### [Consigne]
Recopiez à l'identique le passage de l'extrait ci-dessous qui s'ouvre sur les mots contenant « Les sangsues de » et se clôt sur « comme une plaie. ».

----- Extrait du texte

Les sangsues de Royal Baths viennent de San Francisco. Dans leur dernier disque, Better Luck Next Life, les musiciens du groupe ont néanmoins excisé la chaleur étouffante de leur ville d’origine pour n’en conserver que la sueur blême, l’atmosphère grasse du cloaque. Ils ont aussi méticuleusement récolté l’ambiguïté sexuelle qui suinte des rues, en ont extrait un peu de semence psychédélique qu’ils ont ensuite noircie avec leurs guitares grinçantes et leurs chœurs bizarres. Enroulé de vieux démons, macabre et brillant comme un disque du Gun Club ou du Velvet Underground, l’album fait monde. Et dans la cosmogonie béante et moite des chansons, on côtoie les abysses de la terre, à la fois ventre immense et bouche pendante, grande ouverte et large comme une plaie.

----------
----- Données fournies

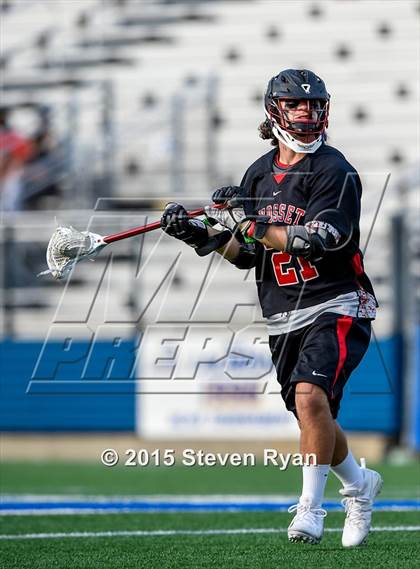 Thumbnail 3 in Syosset vs Massapequa (Section 8 Class A Final) photogallery.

----------

### [Réponse ci-dessous]
Les sangsues de Royal Baths viennent de San Francisco. Dans leur dernier disque, Better Luck Next Life, les musiciens du groupe ont néanmoins excisé la chaleur étouffante de leur ville d’origine pour n’en conserver que la sueur blême, l’atmosphère grasse du cloaque. Ils ont aussi méticuleusement récolté l’ambiguïté sexuelle qui suinte des rues, en ont extrait un peu de semence psychédélique qu’ils ont ensuite noircie avec leurs guitares grinçantes et leurs chœurs bizarres. Enroulé de vieux démons, macabre et brillant comme un disque du Gun Club ou du Velvet Underground, l’album fait monde. Et dans la cosmogonie béante et moite des chansons, on côtoie les abysses de la terre, à la fois ventre immense et bouche pendante, grande ouverte et large comme une plaie.